### Exercise details
The output must consist only of the lines from the one with "Google Image Result" through the end of the listing, restated exactly and free of pictures.

### Data shown

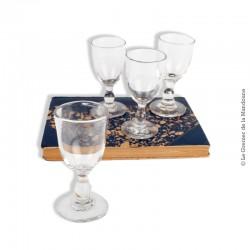 Le Grenier de la Mandoune. 4 petits verres 19ème ou début 20ème siècle, en verre soufflé / moulé
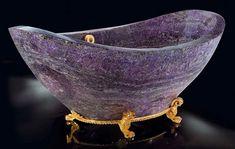 Google Image Result for http://thebathtubdiva.com/wp-content/uploads/2011/06/amethyst-bath-tub.jpg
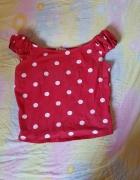 Czerwona bluzka w białe kropki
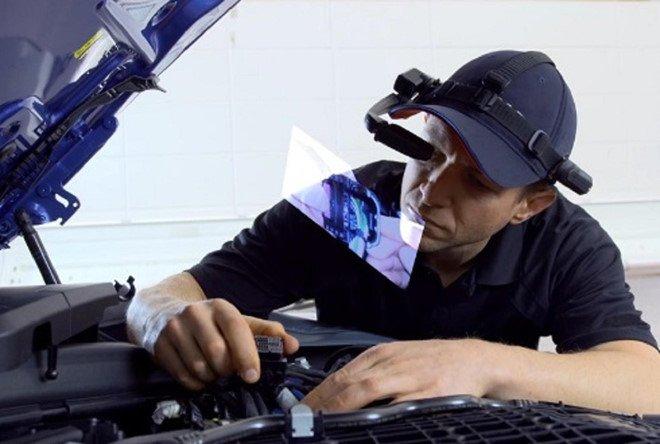 BMW chế tạo kính thông minh giúp kỹ thuật viên sửa xe nhanh hơn a1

### Expected answer
 Google Image Result for http://thebathtubdiva.com/wp-content/uploads/2011/06/amethyst-bath-tub.jpg
 Czerwona bluzka w białe kropki
 BMW chế tạo kính thông minh giúp kỹ thuật viên sửa xe nhanh hơn a1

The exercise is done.